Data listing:
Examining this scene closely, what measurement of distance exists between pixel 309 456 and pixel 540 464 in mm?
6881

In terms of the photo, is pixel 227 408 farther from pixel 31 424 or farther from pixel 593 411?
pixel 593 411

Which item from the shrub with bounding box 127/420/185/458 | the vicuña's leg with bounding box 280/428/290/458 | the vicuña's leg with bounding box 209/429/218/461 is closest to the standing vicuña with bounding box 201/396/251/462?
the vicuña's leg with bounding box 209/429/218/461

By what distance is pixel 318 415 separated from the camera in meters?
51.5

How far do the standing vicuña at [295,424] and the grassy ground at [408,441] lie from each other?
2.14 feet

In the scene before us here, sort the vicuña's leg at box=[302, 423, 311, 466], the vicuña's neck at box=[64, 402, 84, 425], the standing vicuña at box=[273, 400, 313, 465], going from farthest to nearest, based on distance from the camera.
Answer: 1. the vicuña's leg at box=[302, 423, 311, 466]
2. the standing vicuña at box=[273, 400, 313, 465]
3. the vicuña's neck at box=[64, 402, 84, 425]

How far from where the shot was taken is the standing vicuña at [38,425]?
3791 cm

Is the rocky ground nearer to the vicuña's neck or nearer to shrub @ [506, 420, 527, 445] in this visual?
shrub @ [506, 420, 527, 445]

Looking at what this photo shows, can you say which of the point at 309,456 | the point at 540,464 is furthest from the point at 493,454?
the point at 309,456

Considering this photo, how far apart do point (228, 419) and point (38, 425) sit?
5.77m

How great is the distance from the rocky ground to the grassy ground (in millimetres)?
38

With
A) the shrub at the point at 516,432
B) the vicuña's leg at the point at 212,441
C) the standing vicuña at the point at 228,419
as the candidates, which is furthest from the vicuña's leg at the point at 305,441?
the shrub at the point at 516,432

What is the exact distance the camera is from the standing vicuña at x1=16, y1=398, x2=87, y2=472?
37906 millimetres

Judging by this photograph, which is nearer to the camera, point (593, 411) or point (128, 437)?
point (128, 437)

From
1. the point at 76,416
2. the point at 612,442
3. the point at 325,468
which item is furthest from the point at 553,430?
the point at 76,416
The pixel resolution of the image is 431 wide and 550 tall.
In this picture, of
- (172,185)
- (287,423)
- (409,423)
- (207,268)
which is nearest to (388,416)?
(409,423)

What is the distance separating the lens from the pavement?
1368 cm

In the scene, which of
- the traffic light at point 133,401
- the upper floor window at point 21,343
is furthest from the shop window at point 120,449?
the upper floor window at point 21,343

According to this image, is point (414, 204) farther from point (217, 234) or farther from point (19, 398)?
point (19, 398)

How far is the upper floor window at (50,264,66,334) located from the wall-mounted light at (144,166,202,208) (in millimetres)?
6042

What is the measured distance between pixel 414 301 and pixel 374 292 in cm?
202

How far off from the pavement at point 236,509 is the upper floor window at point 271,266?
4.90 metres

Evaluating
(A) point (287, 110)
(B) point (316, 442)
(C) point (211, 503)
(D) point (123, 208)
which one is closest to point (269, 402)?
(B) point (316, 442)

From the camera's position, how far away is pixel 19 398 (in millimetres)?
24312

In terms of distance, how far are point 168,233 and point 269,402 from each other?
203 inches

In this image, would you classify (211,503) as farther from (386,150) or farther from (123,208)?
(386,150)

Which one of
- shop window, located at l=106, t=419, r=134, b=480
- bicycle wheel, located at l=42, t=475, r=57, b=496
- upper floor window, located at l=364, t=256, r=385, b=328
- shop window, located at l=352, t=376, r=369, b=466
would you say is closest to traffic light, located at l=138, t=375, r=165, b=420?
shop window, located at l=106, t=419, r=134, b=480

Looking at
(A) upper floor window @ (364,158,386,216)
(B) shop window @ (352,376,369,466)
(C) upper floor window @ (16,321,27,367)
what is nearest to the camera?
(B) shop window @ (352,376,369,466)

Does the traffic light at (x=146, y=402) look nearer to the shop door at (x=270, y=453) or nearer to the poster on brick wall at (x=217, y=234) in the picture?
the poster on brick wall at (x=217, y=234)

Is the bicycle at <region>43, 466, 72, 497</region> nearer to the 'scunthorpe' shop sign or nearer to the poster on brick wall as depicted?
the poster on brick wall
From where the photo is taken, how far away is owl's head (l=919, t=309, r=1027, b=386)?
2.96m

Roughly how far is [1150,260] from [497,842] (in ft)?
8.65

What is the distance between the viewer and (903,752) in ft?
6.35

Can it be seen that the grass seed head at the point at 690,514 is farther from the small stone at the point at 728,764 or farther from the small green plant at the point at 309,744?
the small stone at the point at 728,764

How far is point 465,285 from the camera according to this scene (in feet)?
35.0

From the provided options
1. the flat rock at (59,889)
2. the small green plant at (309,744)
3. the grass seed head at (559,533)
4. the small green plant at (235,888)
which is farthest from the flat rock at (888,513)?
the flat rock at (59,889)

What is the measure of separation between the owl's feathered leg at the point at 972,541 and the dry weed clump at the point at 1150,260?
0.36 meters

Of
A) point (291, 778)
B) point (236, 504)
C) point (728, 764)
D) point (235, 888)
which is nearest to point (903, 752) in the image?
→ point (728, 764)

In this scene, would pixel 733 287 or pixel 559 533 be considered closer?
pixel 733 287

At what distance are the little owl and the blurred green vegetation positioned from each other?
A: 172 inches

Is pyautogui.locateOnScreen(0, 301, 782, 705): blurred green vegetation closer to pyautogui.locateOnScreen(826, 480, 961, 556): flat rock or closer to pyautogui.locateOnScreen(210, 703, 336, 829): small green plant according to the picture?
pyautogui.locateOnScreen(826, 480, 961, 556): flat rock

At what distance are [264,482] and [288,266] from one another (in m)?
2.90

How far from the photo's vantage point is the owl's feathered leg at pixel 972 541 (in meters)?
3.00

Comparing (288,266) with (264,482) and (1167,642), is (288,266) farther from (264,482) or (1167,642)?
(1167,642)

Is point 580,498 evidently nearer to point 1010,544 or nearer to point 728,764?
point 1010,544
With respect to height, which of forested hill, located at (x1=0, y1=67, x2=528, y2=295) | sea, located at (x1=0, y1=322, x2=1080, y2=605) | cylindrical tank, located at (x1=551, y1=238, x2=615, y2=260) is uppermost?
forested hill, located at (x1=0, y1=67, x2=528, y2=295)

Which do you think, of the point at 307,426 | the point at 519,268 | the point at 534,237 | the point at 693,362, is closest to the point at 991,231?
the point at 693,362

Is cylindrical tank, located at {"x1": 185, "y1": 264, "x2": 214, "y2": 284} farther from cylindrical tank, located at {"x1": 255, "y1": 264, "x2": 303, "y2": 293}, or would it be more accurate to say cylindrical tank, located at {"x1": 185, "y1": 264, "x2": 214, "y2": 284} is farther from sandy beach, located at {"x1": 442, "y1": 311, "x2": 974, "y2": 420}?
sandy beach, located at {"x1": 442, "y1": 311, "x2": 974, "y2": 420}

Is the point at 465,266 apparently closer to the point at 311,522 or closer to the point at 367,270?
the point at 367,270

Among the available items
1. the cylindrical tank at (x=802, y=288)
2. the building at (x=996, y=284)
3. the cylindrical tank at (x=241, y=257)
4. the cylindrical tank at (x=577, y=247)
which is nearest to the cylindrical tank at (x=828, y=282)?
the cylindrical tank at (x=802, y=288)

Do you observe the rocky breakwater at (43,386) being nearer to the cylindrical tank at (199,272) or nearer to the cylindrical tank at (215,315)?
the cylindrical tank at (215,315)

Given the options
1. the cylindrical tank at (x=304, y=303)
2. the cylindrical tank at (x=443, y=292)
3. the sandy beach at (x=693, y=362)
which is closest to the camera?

WHAT THE TASK REQUIRES:
Extract each line of the items above that contains the word "floor".

TASK OUTPUT:
- the upper floor window at point 21,343
the upper floor window at point 21,343
How far is the upper floor window at (50,264,66,334) located from the wall-mounted light at (144,166,202,208) (in millimetres)?
How far off from the pavement at point 236,509 is the upper floor window at point 271,266?
- upper floor window, located at l=364, t=256, r=385, b=328
(A) upper floor window @ (364,158,386,216)
(C) upper floor window @ (16,321,27,367)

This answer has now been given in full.